Furthermore, aging was the most significant predictor of subclinical atherosclerosis, and those who were centrally obese and had diabetes for long periods, especially among women, were more likely to have subclinical atherosclerotic disease. Additional biochemical or clinical variables were not predictive of subclinical atherosclerosis, which may be attributable to the relatively homogeneous population characteristics, i.e. patients already had two strong risk factors for atherosclerosis: diabetes and hyperlipidemia.

We surveyed the prevalence of subclinical atherosclerosis in Korean patients with diabetes and hyperlipidemia who were at high risk for future CV events. Carotid artery imaging with B-mode ultrasound is a validated method for identifying subclinical atherosclerosis, and this technique was applied by one skilled sonographer for all patients across all six sites, to minimize inter- and intra-site technical variability. A limitation of our study is that a control group, without diabetes or hyperlipidemia, was not included in the survey. Furthermore, patients were included irrespective of whether they had other CV risk factors, such as overweight/obesity and hypertension. Mean BMI values were found to be slightly higher than the upper-normal bracket of 25 kg/m2 in both men and women in this study (Table 1); this is perhaps unsurprising given the known association between overweight and type 2 diabetes.

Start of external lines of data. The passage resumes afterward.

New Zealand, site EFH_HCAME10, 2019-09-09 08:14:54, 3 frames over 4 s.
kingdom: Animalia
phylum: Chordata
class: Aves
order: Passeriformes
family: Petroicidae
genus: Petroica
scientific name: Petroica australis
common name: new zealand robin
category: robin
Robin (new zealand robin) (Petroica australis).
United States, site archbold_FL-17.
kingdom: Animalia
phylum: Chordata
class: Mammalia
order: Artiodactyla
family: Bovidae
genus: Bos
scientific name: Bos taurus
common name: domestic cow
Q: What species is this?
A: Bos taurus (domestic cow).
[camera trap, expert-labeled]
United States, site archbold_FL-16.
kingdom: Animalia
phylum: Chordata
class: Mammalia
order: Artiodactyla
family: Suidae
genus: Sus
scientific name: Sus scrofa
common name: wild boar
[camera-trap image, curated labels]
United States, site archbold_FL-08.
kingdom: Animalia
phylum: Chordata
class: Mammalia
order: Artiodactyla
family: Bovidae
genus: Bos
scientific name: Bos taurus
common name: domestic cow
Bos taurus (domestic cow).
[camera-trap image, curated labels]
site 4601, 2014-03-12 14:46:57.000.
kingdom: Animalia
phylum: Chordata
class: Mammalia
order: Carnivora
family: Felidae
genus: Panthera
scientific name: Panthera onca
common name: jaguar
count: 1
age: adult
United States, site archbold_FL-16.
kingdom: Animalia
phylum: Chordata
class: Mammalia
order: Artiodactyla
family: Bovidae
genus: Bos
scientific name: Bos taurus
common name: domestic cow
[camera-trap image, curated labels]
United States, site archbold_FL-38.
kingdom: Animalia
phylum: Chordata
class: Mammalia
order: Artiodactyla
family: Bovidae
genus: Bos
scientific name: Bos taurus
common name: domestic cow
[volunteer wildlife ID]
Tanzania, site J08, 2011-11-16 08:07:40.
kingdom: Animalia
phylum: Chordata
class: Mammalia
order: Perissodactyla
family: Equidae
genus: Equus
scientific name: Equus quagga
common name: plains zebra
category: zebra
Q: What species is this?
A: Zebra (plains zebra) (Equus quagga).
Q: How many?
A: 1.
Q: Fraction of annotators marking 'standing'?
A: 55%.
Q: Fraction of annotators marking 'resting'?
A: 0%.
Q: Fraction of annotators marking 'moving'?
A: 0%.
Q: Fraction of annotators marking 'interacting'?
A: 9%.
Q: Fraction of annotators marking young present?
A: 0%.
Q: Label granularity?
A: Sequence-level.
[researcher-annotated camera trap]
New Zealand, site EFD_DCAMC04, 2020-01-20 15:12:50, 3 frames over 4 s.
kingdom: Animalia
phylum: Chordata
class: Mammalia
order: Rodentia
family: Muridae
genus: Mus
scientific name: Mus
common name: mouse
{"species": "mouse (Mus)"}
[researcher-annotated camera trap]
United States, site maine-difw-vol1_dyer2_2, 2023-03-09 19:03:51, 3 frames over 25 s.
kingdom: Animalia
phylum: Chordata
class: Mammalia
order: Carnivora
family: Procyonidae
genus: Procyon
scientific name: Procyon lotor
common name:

Conventional risk engines are based on clinical risk factors and biochemical parameters that can be modified by medications, and may underestimate CV risk in high-risk patients. Based on the high prevalence of subclinical atherosclerosis in diabetic patients with hyperlipidemia, we can conclude that early screening for the detection of subclinical atherosclerosis and more aggressive management are warranted for patients with diabetes and hyperlipidemia, especially if they are elderly, have central obesity and have a long duration of diabetes. Carotid artery plaque presence may be a more reliable measure of atherosclerotic burden than cIMT, as medications such as statins may differentially affect the plaque and the thickness of the carotid arterial wall.